The following is a truncated “transcript”, but you can listen to the full episode below or on your preferred podcast platform. Or listen as you read along!
Hope in the Wake of the US Election Results
We ask Prof. Kelton if she’s feeling hopeful.
“Definitely, I think a huge sigh of relief … and … healthy optimism.”
Just How Might Billionaires be Feeling?
Nabil wonders what billionaires might be going through and says, "As we’re reading up, we loved how vocal you’ve been about Billionaires. We loved when you wrote, 'No one makes a billion dollars. You take a billion dollars!' How do you think billionaires in the USA might be feeling now after this election cycle?"
Stephanie answers, “I think to be very honest with you, I doubt very much that they’re shaking in their boots. … They may be feeling a little bit of heat, but I think that deep down inside, they probably have the sense that they’re going to be okay.”
An FDR-style Presidency
Nabil: ... Now, we’ve heard some of President-elect Biden’s advisors are suggesting that he wants to have an FDR-style Presidency, which I think is music to our ears. But given the political realities for example in Congress, what do you think an FDR-style presidency might look like today and which specific policies would look like tangible progress to you?
According to Stephanie, “FDR kind of had like … The “3 Rs” … You have Relief, Recovery (and) Reform the system … And you reference that tweet that I sent some time back about, the problem with the people at the very top isn’t so much for me that they don’t pay their fair share. It’s that they keep taking more than their fair share and they do that through a variety of mechanisms including patents, monopolies, various forms of protection, trade deals, the tax code, labour laws. So FDR sort of went at all of that and that’s what a real reformist agenda would look like. So, if we’re imagining what this Administration might do that’s on a scale even remotely like FDR, then I think you’re looking for, you know, very ambitious investments in the economy and new industrial policy; big investments in manufacturing; reshoring jobs; dealing with climate; doing it in a just way so that there is an opportunity for workers to transition; large-scale public spending programs that directly employ, re-employ millions of workers; building a care economy!”
Nabil follows up asking, “…What do you think it’s going to take to actually pursue such an ambitious reform agenda?”
--------------------------------------------------
= DESCRIPTION OF THE TASK =
Continue the interview transcript about the US election results and an FDR-style presidency, starting after Nabil's follow-up question.
--------------------------------------------------
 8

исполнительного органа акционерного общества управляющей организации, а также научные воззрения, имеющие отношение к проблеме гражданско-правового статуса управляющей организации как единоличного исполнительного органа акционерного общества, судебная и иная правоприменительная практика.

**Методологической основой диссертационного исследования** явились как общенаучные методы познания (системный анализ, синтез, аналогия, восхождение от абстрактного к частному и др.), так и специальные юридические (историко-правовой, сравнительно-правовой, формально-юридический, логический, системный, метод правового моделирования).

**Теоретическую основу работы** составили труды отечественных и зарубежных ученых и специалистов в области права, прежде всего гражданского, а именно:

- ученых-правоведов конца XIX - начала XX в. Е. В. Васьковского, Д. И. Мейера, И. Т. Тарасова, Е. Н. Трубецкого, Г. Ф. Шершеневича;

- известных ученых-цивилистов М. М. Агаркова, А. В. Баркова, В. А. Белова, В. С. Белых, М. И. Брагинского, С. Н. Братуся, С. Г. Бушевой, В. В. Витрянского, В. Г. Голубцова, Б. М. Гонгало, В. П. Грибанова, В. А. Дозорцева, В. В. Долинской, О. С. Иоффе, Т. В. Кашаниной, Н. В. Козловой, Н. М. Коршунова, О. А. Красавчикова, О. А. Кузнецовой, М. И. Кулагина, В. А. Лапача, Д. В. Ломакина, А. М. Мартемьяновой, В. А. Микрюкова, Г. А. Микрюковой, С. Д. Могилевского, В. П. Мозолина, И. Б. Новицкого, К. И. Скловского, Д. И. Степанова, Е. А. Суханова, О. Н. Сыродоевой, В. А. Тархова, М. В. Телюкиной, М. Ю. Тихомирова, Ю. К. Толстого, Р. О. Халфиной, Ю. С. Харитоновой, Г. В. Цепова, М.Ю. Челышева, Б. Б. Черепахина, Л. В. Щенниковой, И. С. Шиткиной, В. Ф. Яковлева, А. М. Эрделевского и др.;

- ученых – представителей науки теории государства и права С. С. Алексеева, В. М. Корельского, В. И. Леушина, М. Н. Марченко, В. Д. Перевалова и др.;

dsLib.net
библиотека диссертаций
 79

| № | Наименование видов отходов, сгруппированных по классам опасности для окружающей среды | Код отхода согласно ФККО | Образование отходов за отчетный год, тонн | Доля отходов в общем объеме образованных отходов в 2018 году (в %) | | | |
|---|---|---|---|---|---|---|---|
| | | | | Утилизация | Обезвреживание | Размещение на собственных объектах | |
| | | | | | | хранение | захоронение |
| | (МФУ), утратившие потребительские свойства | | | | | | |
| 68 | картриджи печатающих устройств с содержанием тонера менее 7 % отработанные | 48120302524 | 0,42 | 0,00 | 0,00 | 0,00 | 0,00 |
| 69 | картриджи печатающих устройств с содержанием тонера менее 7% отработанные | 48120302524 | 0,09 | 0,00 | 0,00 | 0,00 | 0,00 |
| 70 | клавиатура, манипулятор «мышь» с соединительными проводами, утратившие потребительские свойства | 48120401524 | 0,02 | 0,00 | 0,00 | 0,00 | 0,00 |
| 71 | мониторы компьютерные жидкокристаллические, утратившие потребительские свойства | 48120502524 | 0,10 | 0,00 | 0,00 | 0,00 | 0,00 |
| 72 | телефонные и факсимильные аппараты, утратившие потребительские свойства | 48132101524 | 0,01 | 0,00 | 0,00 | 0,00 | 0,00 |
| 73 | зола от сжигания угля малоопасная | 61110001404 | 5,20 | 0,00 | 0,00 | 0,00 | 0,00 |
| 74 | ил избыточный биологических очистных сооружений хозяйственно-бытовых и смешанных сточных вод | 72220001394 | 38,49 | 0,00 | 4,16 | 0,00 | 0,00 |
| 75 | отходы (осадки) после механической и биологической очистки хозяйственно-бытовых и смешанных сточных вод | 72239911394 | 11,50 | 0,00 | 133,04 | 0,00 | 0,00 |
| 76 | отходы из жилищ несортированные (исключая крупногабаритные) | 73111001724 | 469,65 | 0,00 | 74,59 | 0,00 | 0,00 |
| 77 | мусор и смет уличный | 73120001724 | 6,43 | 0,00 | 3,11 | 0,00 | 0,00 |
--------------------------------------------------
= TASK RESULT =
Stephanie explains, “You know FDR remember famously said, “You’ve got to make me do it!” The pressure really does need to come from the bottom. Look where we are today. … Congress has gone AWOL. They’re home for the holidays! And so, you know, I think that what is going to take is an enormous amount of pressure being brought to bear on members of Congress to get them to do, well their jobs. …it’s going to take all of us frankly. On the phone, in the streets making our voices heard because … they seem incapable of understanding the magnitude of what this economy is facing in the months ahead.
What the Election Results Mean on the International Front
Nadia asks what Stephanie thinks we can expect from this Administration on the international front.
Stephanie says, “The first big thing we can expect is that the US will re-enter the Paris Climate Agreement. That is going to happen very very quickly, and I think that the International Community knows that that’s coming and that they are extremely happy that the election went the way that it did so that the US re-engages on that front but I think you know that the tensions are going to subside in many respects … but, it’s not going to be all, rainbows and roses. There are still differences in terms of where the US wants to be on a variety of international fronts. There will be challenges to be sure, but I think that we’re going to have leadership again that the rest of the world recognizes that the US is re-engaged internationally and will be a partner and a leader going forward.
Modern Monetary Theory (“MMT”)
Nadia steers us into an interesting learning session asking, “One of the constraints the new Administration will inevitably face as it looks to promote any number of things from Universal Health Care to student debt relief is the famous response, “That all sounds good. But how will you pay for it?” And I understand MMT can help answer that very question. Could you explain for our listeners in a very simple way what MMT is all about?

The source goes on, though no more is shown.